Samenvattend kunnen we zeggen dat het moderne astrofysisch onderzoek een in verschillende opzichten redelijk verantwoord beeld levert van de wordingsgeschiedenis van het heelal en ons de middelen aan de hand doet de tijdsduur waarin dit proces zich heeft voltrokken met niet al te grote onzekerheid te schatten. ‘In den beginne’ was er alleen waterstof. Over de herkomst daarvan weten we niets. Het is als het ware de oermaterie, waaruit al het andere voortkomt. Wil men een ‘scheppingsact’ aanvaarden, dan zou deze kunnen zijn de creatie van de eenvoudigst denkbare stof, de waterstof. Met deze zijn alle potenties gegeven, alle eigenschappen en mogelijkheden, die in de meer gecompliceerde stoffen aanwezig zijn. De waterstofkernen zijn de bouwstenen der materie. Maar de natuurwetenschap is niet bij machte enige uitspraak omtrent het ontstaan van waterstof te doen.
Nogmaals, het in dit artikel geschetste beeld van de ontwikkeling van het universum is zeer ruw en ongedetailleerd.
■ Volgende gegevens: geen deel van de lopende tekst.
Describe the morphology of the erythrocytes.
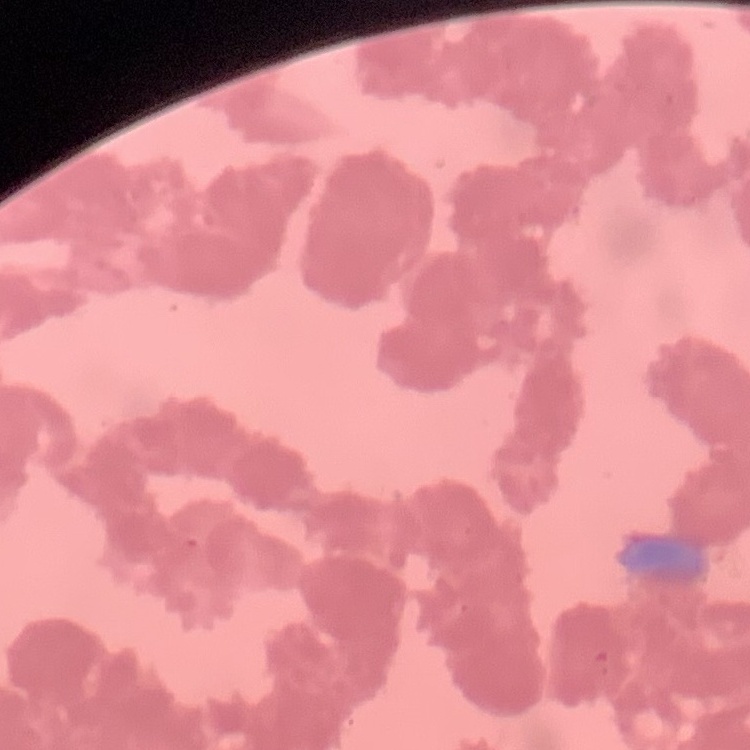
Rouleaux formation.

Summary:
  - Stain: Field's or Giemsa
  - Preparation: thin blood smear
  - Image type: square crop of a larger photomicrograph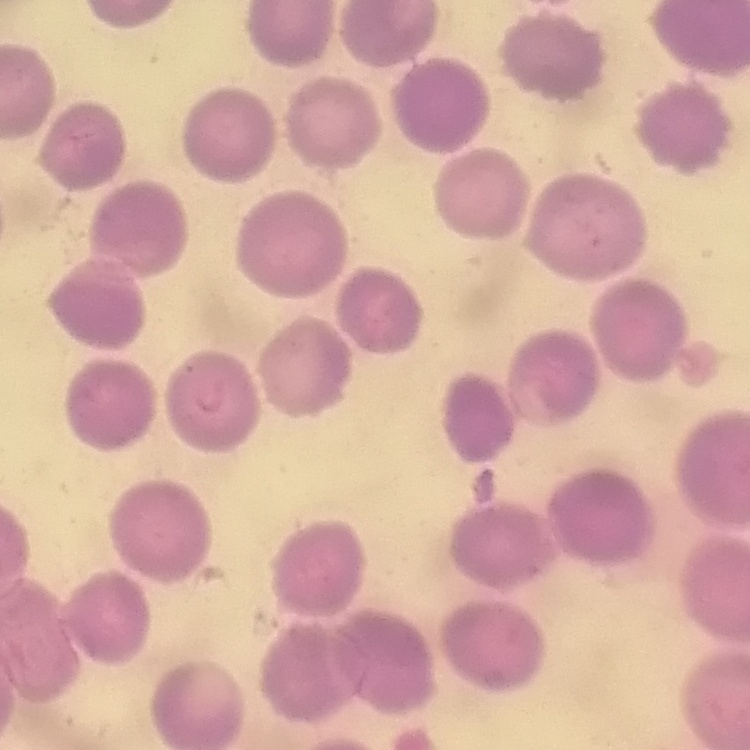 The erythrocytes show no rouleaux formation. One tile cut from a larger photomicrograph. Thin blood smear. Field's or Giemsa stain.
In de loop der komende jaren zullen nog tal van bijzonderheden moeten worden opgehelderd en wijzigingen in bestaande opvattingen worden aangebracht. Maar het is stellig niet voorbarig te beweren dat het aan onze generatie is gelukt iets van het geheim van het ontstaan der dingen te doorgronden en een inzicht te krijgen in de wonderlijke processen, die de schepping ordenen en in stand houden. De mythe heeft voor het weten het veld moeten ruimen, maar heeft daardoor meer ruimte gelaten aan de religieuze contemplatie en aan de huivering voor het mysterie van de majesteit Gods.